No one will ever know what it meant to me to destroy these babies. After years and years
of medical practice, child birth was still to me the most beautiful, the greatest miracle
of nature.
I love those newborn babies. Not as a doctor, but as a mother, and it was again and again
my own child whom I killed to save the life of a woman.
You have zero resources. You know that the fact that you are trying to save somebody
else makes you less likely to survive.
But she did what she had to do, and she was able to give hope, hope in a place of no hope.
And that hope did in fact cause a lot of her patients to heal.
God was good to me. By a miracle every one of these women recovered and was able to work
which, at least for awhile, saved her life.
The letter that Dr. Elkes wrote to his children after he had them smuggled out of the ghetto
I think is the text that stands out most in my mind.

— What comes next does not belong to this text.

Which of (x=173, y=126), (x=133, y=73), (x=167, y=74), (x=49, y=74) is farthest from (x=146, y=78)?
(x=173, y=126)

Dr. Elkhanan Elkes, he was the head of the Judenrat in Kovno in the Kovno ghetto. A lot
of doctors were placed in these positions of power within the ghettos especially.
Whenever the Nazis were doing action, so picking out people who would live and who would die,
he would stand there for hours and hours and try and negotiate for each individual person
to be kept alive.
I am the man who with my own eyes saw those about to die. With my own ears I heard the
awe-inspiring and terrible symphony, the weeping and screaming of ten-thousand people old and young.
And so he wrote this letter to his children that he had smuggled out of the ghetto. He
just writes about how the only thing that brings him and his wife any comfort as they're
sitting starving to death in the ghetto is fantasizing about how his children are going
to grow up and the fact that they will grow up and who they're going to be.
Our inner most desire is to see you again, to embrace you, and tell you once again how
close we are to you, and how our hearts beat as we remember you and see you before us.
As we stand here at the very gates of Hell with a knife poised in our necks, only your
images, dear ones, sustain us.
For me I think what was so compelling about this project was that specific medical ethics,
how Jews during the Holocaust made these decisions, how their professions influenced them.
When you look at how health care providers tried to help these people whose bodies were
being violated in such horrible ways, I think you get to the core of what being a health
care provider is about.
It's about how do we care for other people and how can we be compassionate toward them.
Try and help them as a person and not just as a patient.